The Tree of Life Synagogue shooting did not just happen. Anti-Semitism, which many Americans consider a thing of the past, is sadly on the rise. Make no mistake––anti-Semitism never truly disappeared. The Ku Klux Klan and other overtly white supremacist groups have kept that hateful ideology alive. Nevertheless, anti-Semitism had become, by the early 2000s, an underground phenomenon. According to experts on the subjects, anti-Semitism comes in waves. One Holocaust scholar, Deborah E. Lipstadt of Emory University, said in an interview with the New York Times that right now is the worst anti-Semitism has ever been in America, and it’s cropping up now because we, as a nation, are undergoing a period of tremendous stress.

Professor Lipstadt is right: we are undergoing a period of tremendous national stress. More Americans feel partisan strife is tearing our nation apart than at any point since the Civil War. According to the same New York Times article,

What has changed, said several experts in interviews, is that conspiracy theories and “dog whistles” that resonate with anti-Semites and white supremacists are being circulated by establishment sources, including the president and members of Congress. Bizarre claims about Jews have moved from the margins to the establishment.

Conspiracy theories about George Soros, a wealthy Democratic Party donor and Hungarian Jewish émigré, are an example of such anti-Semitism. Soros was among those who had pipe bombs sent to him.

But that’s not the only thing causing an uptick in anti-Semitism. Social media is a major problem––and more specifically, bots on social media. According to a study by the Anti-Defamation League, nearly 30% of anti-Semitic attacks on social media come from bots. From the NPR article

The study reports that while human users still account for the majority of derogatory Twitter traffic in the lead-up to the midterm elections, “political bots—which explicitly focus on political communication online—are playing a significant role in artificially amplifying derogatory content over Twitter about Jewish people.”

Here’s the scary part: we have no idea, yet, who is running these bots. Are they the aforementioned conspiracy theorists? Or are they white supremacists? Possibly. Another possibility that we should be very concerned about is that foreign actors are, once again, attempting to disrupt the American way of life through ideological manipulation. This happened before, just look at the 2016 election.

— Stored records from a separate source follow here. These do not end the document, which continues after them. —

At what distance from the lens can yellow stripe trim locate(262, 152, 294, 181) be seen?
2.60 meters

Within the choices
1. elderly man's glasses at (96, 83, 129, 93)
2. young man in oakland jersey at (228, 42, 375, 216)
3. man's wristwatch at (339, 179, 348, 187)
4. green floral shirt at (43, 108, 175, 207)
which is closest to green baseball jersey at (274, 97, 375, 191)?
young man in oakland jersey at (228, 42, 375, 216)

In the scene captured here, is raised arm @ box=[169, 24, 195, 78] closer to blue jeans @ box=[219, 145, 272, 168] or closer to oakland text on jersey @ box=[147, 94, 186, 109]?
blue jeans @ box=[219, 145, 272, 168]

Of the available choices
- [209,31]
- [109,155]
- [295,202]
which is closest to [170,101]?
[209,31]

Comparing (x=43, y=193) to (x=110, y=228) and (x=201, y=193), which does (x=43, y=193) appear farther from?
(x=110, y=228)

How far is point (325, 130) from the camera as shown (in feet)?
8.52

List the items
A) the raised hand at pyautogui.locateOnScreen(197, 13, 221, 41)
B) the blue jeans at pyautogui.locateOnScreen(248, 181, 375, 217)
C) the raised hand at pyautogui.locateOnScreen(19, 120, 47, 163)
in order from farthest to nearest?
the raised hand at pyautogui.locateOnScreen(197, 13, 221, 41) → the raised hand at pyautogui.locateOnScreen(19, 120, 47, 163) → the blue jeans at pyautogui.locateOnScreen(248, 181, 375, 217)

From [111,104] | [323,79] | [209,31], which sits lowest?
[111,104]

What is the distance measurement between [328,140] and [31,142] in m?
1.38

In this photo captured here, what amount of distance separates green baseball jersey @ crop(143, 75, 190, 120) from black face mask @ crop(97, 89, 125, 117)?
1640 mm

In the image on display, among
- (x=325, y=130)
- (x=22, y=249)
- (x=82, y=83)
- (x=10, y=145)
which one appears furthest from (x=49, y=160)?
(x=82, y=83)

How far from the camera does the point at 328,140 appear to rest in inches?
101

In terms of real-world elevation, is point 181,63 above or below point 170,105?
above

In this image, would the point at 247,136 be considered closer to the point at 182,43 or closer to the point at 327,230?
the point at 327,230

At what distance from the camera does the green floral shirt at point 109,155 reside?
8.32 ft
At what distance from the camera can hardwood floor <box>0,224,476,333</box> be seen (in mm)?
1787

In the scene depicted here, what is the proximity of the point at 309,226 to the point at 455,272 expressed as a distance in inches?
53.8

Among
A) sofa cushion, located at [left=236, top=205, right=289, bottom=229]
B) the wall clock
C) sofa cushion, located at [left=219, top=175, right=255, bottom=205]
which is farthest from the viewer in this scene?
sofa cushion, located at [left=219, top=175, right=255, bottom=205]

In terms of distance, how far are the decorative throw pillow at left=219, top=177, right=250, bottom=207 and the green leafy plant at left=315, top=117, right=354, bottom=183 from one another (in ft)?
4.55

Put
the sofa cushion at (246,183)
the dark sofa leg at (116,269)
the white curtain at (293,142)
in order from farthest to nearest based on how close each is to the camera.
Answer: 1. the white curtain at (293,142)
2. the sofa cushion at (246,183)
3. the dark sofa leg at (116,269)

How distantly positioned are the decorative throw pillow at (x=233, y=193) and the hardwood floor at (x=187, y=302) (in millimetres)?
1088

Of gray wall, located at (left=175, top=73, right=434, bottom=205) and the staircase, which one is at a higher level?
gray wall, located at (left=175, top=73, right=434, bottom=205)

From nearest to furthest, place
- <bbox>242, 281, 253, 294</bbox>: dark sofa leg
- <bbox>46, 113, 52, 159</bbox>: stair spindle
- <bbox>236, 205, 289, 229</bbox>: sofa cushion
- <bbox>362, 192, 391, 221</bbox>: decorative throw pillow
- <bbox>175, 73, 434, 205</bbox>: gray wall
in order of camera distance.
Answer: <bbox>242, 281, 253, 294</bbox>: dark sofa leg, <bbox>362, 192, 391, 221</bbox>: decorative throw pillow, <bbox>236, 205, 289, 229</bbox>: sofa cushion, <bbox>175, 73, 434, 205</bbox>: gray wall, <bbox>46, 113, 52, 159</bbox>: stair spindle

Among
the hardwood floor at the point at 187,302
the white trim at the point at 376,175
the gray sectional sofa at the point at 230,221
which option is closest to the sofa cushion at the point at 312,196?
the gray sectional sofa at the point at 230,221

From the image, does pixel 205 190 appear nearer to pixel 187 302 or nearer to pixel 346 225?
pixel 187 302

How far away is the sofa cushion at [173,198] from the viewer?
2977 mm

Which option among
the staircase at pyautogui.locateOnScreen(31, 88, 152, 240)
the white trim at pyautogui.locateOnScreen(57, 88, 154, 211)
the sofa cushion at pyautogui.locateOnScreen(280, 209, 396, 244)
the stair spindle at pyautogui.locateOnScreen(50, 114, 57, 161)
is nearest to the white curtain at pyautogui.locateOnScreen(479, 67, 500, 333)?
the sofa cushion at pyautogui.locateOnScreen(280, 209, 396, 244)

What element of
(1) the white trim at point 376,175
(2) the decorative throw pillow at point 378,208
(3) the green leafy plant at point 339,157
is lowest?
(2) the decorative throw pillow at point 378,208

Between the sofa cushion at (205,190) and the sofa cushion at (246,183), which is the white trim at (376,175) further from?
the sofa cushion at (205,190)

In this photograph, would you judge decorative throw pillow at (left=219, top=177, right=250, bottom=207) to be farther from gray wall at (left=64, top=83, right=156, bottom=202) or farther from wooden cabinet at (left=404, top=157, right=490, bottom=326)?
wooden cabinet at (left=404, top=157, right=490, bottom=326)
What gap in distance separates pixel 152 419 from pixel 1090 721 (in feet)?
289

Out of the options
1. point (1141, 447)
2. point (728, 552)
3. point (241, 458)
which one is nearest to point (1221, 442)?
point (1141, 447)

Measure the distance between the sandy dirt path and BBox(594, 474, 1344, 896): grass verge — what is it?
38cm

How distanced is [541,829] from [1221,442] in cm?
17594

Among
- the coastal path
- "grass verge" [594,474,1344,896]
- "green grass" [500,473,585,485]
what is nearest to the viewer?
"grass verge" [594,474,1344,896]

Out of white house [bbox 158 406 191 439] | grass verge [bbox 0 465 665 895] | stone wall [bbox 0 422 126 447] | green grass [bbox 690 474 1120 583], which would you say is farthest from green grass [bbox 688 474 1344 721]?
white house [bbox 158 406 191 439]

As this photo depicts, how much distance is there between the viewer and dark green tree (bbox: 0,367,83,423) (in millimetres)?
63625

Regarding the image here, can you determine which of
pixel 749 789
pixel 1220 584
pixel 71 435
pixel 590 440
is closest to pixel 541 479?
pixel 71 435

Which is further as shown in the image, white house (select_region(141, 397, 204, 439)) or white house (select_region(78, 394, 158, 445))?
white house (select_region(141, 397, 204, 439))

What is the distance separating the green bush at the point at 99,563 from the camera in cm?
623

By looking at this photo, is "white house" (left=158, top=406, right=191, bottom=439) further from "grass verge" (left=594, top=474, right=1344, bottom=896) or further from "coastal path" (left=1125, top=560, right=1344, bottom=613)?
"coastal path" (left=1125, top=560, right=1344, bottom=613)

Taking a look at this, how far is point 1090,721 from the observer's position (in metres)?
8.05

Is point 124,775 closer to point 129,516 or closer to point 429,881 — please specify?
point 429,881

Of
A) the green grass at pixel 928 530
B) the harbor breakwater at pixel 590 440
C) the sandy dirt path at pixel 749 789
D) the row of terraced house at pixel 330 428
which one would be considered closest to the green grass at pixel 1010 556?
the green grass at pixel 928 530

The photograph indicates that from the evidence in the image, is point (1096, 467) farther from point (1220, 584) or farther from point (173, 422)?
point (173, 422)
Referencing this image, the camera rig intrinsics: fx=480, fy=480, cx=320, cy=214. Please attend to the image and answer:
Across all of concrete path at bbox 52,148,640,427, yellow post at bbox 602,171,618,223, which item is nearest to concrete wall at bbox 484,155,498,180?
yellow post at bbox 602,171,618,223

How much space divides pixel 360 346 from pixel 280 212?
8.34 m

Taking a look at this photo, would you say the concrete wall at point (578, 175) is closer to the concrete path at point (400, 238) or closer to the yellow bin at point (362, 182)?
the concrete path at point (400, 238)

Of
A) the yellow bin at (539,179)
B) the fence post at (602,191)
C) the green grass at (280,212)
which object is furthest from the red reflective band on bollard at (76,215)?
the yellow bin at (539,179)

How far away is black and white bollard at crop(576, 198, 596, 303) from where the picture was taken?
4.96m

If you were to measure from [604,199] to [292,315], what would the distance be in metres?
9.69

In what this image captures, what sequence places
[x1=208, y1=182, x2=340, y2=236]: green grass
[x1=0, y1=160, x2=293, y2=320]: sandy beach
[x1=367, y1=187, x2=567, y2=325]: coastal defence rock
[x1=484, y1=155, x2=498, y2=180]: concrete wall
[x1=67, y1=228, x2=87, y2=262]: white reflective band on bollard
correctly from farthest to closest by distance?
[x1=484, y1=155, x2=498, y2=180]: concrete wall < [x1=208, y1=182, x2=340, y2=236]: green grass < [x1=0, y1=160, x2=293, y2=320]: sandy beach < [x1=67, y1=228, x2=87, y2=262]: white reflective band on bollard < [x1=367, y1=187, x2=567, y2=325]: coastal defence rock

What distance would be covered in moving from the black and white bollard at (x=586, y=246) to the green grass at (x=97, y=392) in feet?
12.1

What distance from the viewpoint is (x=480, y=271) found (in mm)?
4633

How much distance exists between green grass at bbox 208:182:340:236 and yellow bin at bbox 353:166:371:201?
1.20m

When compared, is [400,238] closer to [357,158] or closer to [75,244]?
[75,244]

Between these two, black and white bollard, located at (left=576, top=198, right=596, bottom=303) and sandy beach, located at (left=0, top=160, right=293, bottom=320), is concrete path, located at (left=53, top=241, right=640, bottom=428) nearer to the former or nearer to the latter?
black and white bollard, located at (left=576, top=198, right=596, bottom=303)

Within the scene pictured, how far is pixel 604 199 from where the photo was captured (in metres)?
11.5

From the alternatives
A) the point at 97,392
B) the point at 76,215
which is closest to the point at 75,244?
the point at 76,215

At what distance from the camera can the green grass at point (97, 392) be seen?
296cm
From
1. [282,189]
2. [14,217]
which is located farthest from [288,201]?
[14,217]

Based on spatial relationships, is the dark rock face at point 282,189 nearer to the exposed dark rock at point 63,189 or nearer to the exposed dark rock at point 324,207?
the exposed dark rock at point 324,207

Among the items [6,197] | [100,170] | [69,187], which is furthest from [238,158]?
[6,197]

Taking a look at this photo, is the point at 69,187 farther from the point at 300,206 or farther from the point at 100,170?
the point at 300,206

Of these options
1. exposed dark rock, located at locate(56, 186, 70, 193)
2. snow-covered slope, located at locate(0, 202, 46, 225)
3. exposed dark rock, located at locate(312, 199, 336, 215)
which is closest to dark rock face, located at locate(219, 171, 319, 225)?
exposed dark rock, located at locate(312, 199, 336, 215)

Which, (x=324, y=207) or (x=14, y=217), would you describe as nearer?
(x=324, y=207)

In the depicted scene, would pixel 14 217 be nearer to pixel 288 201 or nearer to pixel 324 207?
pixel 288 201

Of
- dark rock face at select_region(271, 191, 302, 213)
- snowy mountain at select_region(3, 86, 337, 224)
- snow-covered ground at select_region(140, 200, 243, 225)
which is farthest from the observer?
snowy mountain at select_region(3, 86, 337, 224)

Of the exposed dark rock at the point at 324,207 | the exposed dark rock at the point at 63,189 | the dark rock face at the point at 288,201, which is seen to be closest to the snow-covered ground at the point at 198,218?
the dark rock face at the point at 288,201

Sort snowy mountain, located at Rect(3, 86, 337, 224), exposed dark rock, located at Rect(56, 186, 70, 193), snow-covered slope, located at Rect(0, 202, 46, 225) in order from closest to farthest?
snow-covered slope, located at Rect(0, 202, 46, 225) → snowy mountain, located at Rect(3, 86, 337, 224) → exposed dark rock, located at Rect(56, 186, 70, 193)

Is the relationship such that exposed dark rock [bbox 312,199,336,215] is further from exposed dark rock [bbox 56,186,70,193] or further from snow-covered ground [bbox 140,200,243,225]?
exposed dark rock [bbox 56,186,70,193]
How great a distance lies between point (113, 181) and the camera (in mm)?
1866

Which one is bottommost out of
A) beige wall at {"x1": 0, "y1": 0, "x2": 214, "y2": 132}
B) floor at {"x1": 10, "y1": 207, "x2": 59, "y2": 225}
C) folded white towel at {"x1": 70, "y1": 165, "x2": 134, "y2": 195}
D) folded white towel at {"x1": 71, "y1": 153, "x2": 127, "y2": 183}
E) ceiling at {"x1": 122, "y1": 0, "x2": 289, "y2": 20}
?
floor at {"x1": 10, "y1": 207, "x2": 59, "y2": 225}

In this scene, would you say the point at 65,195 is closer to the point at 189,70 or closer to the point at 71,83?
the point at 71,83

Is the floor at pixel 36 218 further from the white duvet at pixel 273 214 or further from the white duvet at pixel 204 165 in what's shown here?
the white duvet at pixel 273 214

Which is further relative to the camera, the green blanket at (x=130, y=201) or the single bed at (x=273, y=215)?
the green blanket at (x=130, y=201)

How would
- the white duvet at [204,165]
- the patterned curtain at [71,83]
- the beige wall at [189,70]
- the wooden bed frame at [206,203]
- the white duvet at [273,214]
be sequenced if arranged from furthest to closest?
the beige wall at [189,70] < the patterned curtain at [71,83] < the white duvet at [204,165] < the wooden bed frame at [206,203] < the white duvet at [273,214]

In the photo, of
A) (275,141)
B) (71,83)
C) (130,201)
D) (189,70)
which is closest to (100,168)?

The onus to change cannot be on the users of social media or the victims of harassment. Individual users cannot, no matter how hard they try, police these bad actors through social media sites’ report functions. Social media companies need to far more responsibility for policing the kind of people that use their sites and the ways in which they use them. They need to take more steps to make sure that humans––and not bots––are using their sites and sharing or spreading content. Social media companies have opened a pandora’s box for their own profit, and American democracy is suffering the consequences.